„Die Europäer haben die Uhr, die Afrikaner die Zeit.“ Wie wahr dieser Satz ist, ja, was er überhaupt bedeutet, das weiß Albert Karschti seit seiner Rückkehr aus Ruanda nur zu gut. Sechs Wochen lang war der pensionierte Bergbau-Ingenieur, Mitglied der Bezirksvertretung Alt-Oberhausen und Pirat, in dem ostafrikanischen Land. Er half als Senior-Experte beim Aufbau moderner Bergwerke. Ein Aufenthalt, der starken Eindruck hinterlassen hat.

ZukunftsorientierteEntwicklungshilfe

Als die Anfrage aus Bonn kam, dem Sitz des Senior-Experten-Service, der Stiftung der deutschen Wirtschaft für internationale Zusammenarbeit, da hatte Albert Karschti zunächst einmal Bedenken. Alles, was er über Ruanda wusste, wirkte nicht gerade einladend: „Aids, Genozid, Gefahr. Irgendwie hörte sich alles nach Problemen an.“ Doch sein Wissenshunger siegte, auch sein Wunsch, die Zustände in dieser Welt mit dem eigenen Zutun zu verändern. „Eine Art zukunftsorientierte Entwicklungshilfe“, so beschreibt der 59-Jährige die Arbeit, die er in Ruanda ehrenamtlich geleistet hat.

Die Menschen dort zu stärken, war für ihn mindestens genauso wichtig wie ihre miserablen Arbeitsbedingungen zu verbessern.
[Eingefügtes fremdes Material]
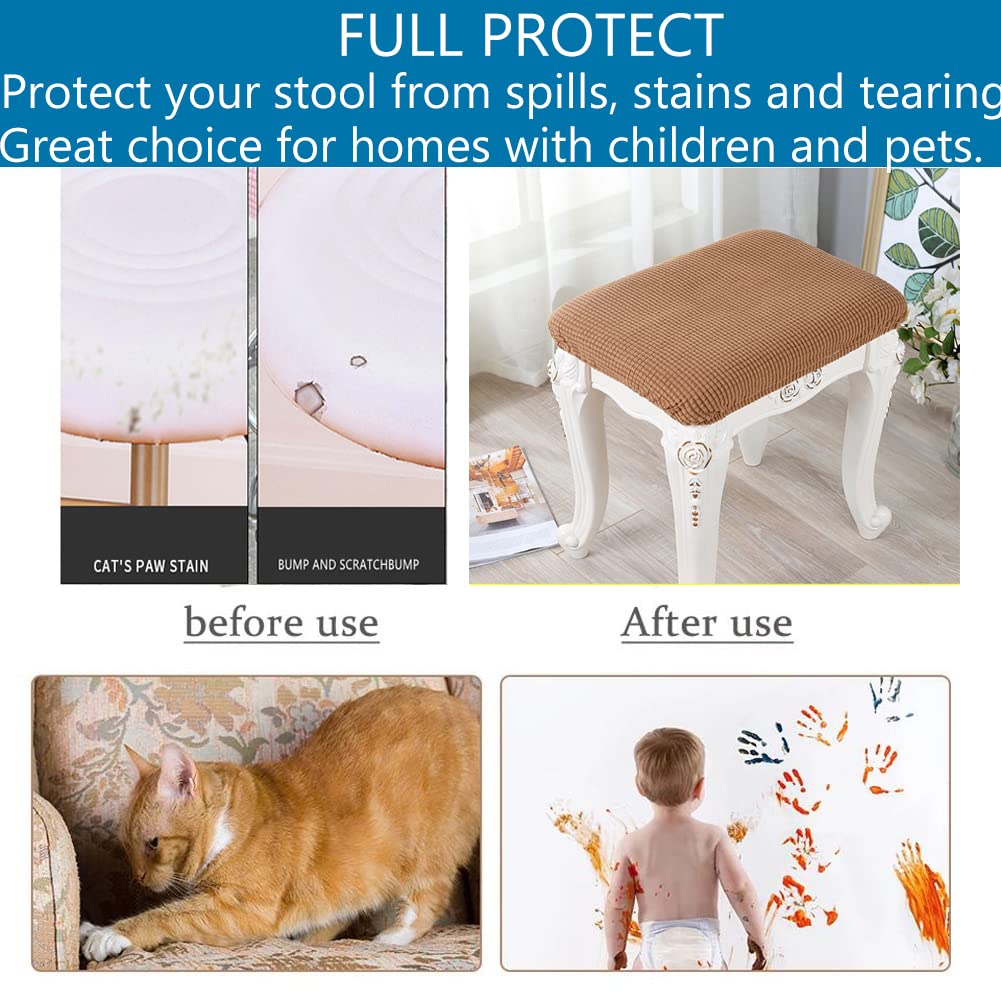 FULL PROTECT
Protect your stool from spills, stains and tearing
Great choice for homes with children and pets.

CAT'S PAW STAIN

BUMP AND SCRATCHBUMP

before use

After use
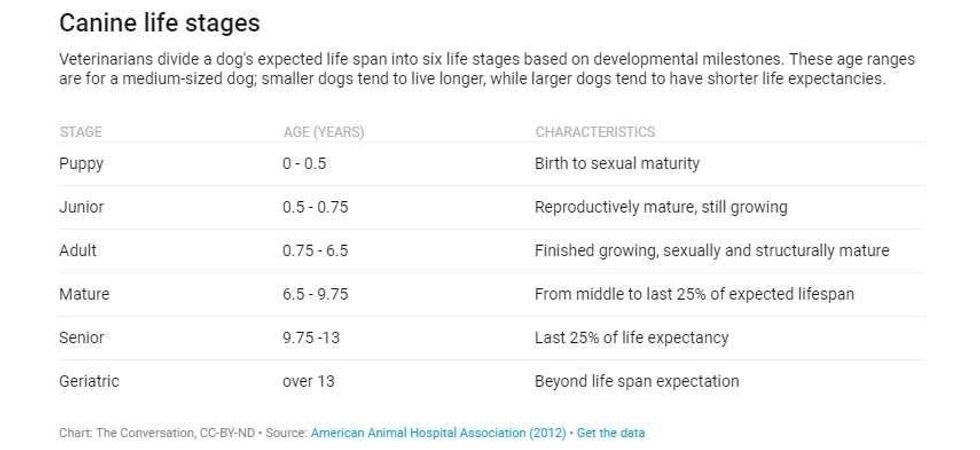 Canine life stages

Veterinarians divide a dog's expected life span into six life stages based on developmental milestones. These age ranges are for a medium-sized dog; smaller dogs tend to live longer, while larger dogs tend to have shorter life expectancies.

| STAGE | AGE (YEARS) | CHARACTERISTICS |
|---|---|---|
| Puppy | 0 - 0.5 | Birth to sexual maturity |
| Junior | 0.5 - 0.75 | Reproductively mature, still growing |
| Adult | 0.75 - 6.5 | Finished growing, sexually and structurally mature |
| Mature | 6.5 - 9.75 | From middle to last 25% of expected lifespan |
| Senior | 9.75 -13 | Last 25% of life expectancy |
| Geriatric | over 13 | Beyond life span expectation |

Chart: The Conversation, CC-BY-ND • Source: American Animal Hospital Association (2012) • Get the data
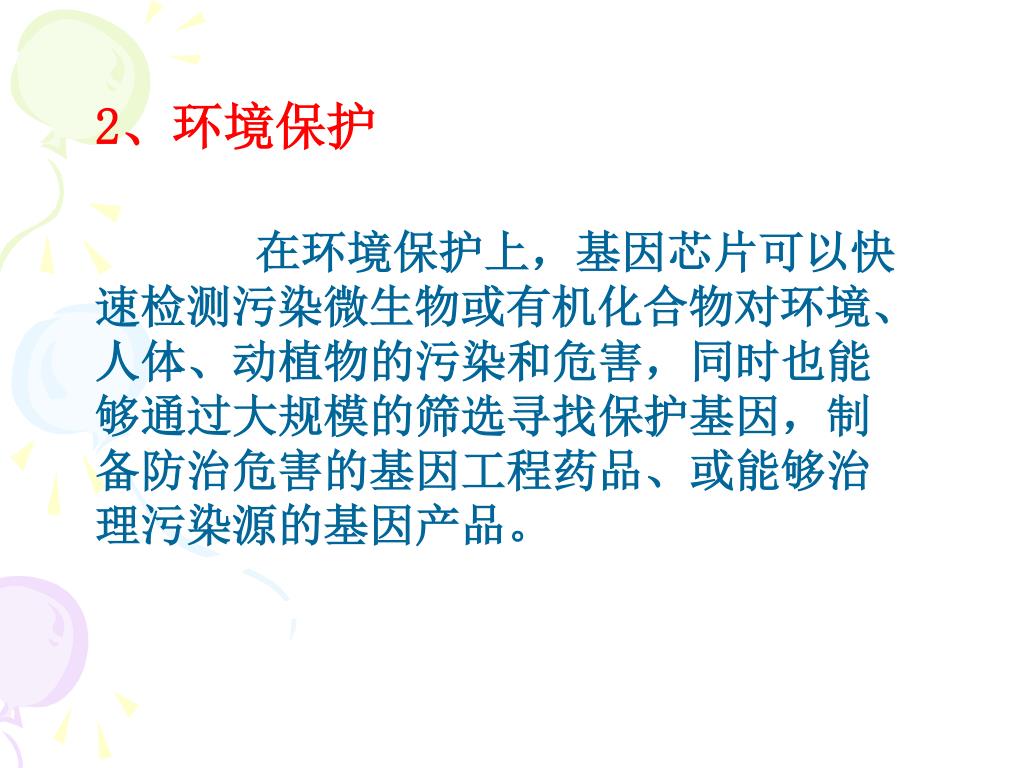 2、环境保护

在环境保护上，基因芯片可以快速检测污染微生物或有机化合物对环境、人体、动植物的污染和危害，同时也能够通过大规模的筛选寻找保护基因，制备防治危害的基因工程药品、或能够治理污染源的基因产品。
Wie schwierig es werden würde, von außen helfend und verändernd einzugreifen, das sollte Karschti gleich zu Beginn seines Besuchs in Nyamata, einer Stadt südöstlich der Hauptstadt Kigali, zu spüren bekommen. Er schenkte einem Jungen tausend Ruanda-Francs, etwas mehr als einen Euro. Eine Menge Geld, wenn man bedenkt, dass ein Bergarbeiter auf einen Lohn von drei bis vier Euro kommt. Das Resultat: Der Junge durfte mehrere Tage nicht in die Nähe des Deutschen kommen. „Ich habe ihn in seinem sozialen Gefüge geschwächt“, sagt Karschti. „Das war ein Riesenfehler.“ Der Junge hatte plötzlich mehr Geld als die Älteren, die Rangordnung stand Kopf. Karschti lernte daraus – und fand einen besseren Weg, den Jungen zu unterstützen: „Ich habe einem Studenten Geld gegeben, damit er ihm das Lesen und Schreiben beibringt.“

Nicht die große Armut oder die lebensgefährlichen Arbeitsbedingungen in den Bergwerken seien schockierend gewesen für Karschti. Nicht die Kinderarbeit oder die Lehmhütten, die beim nächsten Regen hinwegzuspülen drohten, sondern: „Dass die Menschen trotz alledem so fröhlich und offen sind.“

Einem Leben wie im Mittelalter sei Karschti in Ruanda begegnet. Mit Menschen, die ihr Wasser aus Brunnen holen, die 15 Kinder haben und kein anderes Transportmittel als ein Fahrrad. Er hat Hunger gesehen und Schmutz, und Sträflinge, die durch die Stadt geführt und als Tagelöhner angeboten werden. Was er auch erlebt hat: ein riesiges Interesse an Technik und Kommunikation („Manche haben sogar zwei Handys“), starkes Gemeinschaftsgefühl, einen tiefen Glauben, Spiele, Musik und Tanz – und das vom frühen Morgen an: „Die Menschen leben im Rhythmus der Natur. Um fünf Uhr geht es schon los, da pulsiert das Leben. Mit Ausschlafen war da nix.“

Den bewegendsten Moment jedoch erlebte der Oberhausener beim Besuch der Gedenkstätte für den Völkermord an den Tutsi. 1994 hatten Angehörige der Hutu eine Million Menschen massakriert. Ein Friedensprojekt bringt Opfer und Täter zusammen. So stand eine Tutsi-Frau jenem Mann gegenüber, der ihr den Arm abgehackt hatte. Kein Hass, kein Zorn. „Das war unglaublich“, sagt Karschti.

Er will auf jeden Fall wieder nach Afrika reisen, mehr erfahren über die Menschen dort – und von ihnen lernen.